Who’s going to be deciding your case? Does the judge have an implicit bias against out-of-towners? Is the jury going to take issue with or love your southern drawl? For example, on a case my firm tried, a Louisiana judge was a stickler for formality—don’t let calling your witness “Bob” instead of “Mr. Smith” ruin your rapport with the decision maker! Be sure to have local counsel who can guide you through these latent landmines.
How frequently are you going to need to practice in this jurisdiction? In some states, the number of times an attorney can be admitted pro hac vice (PHV) on a case is pretty limited. Approximately 1/3 of the states in the United States have some limitation on the frequency of PHV appearances. If your client regularly does business in the state (and consequently may regularly be sued there), it may be worth considering getting licensed so that there are no concerns about your PHV application getting denied on any particular case.

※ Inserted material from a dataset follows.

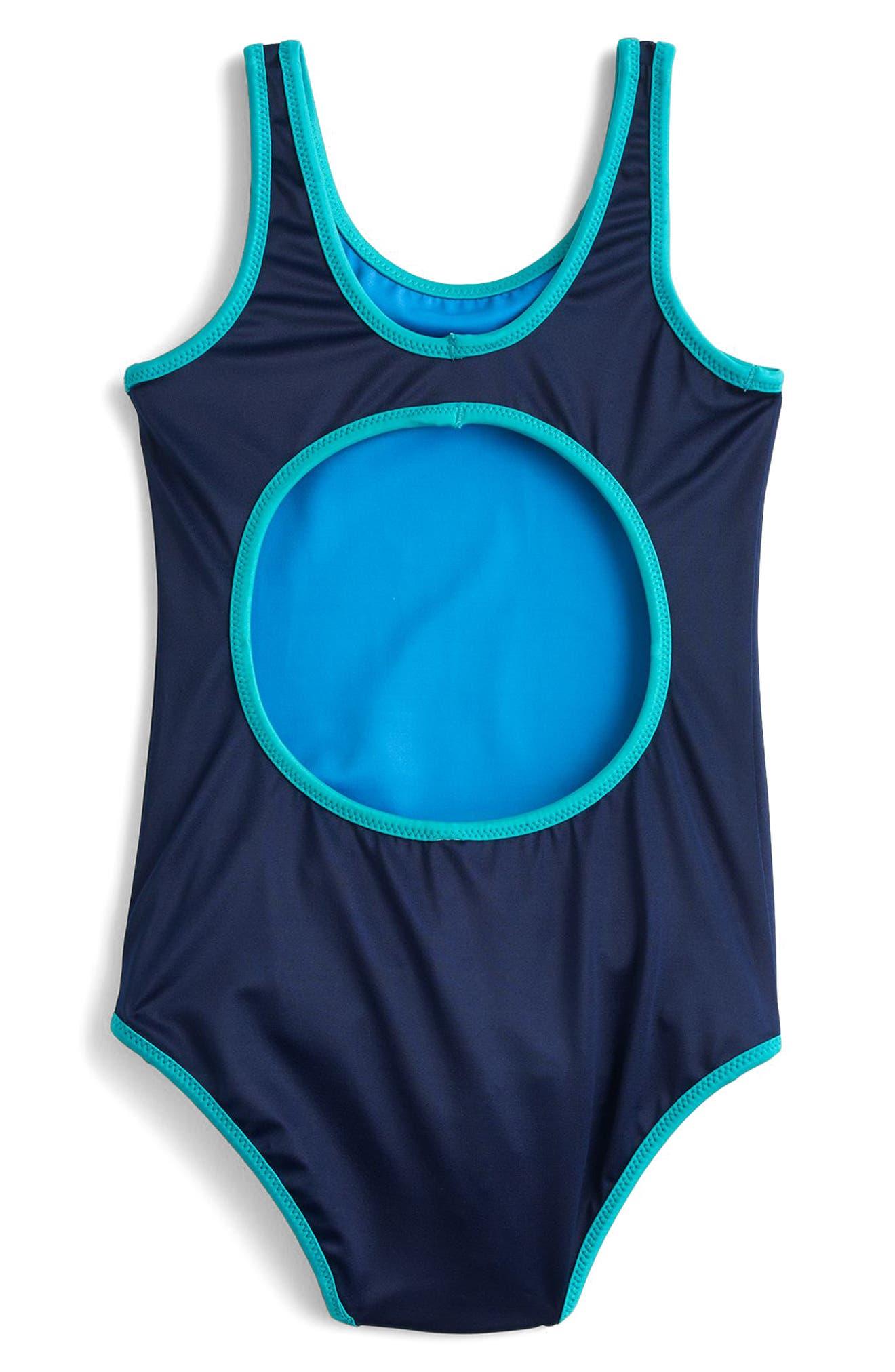 Reversible One-Piece Swimsuit,                             Alternate thumbnail 4, color,                             401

Serving as local counsel can be as simple as reviewing pleadings before filing or as involved as being lead on a case. The first step in deciding whether to accept a local counsel role should be getting clarification from the lead on what your scope will be. (The second is getting that arrangement in writing!) If basically all they need is your bar number and some local insight, it should be a pretty low-stress commitment, bearing in mind, of course, your state’s requirements for local counsel. The key concern with this sort of very limited involvement is being comfortable with out-of-state counsel’s competence and professionalism. Putting your stamp of approval on a filing is more than just a formality, and if your lead counsel steps out of line in your jurisdiction, you could be putting your own reputation at risk. It’s generally advisable to agree to be local counsel only if you are familiar with the out-of-state attorney—being a bar number for hire is not likely to end well for you.
You must also keep in mind that the out-of-state client is still your client—out of sight is NOT out of mind in this instance. Many an attorney has gotten in hot water for breaching ethical obligations to the client in a local counsel situation. You cannot contract your way out of your ethical duty to that individual or company, even though your scope may be limited.
Taking cases in foreign jurisdictions and serving as local counsel both expand your opportunities. However, it is important to analyze the pros and cons of each engagement to ensure you are reaping all the possible benefits without falling victim to the potential pitfalls.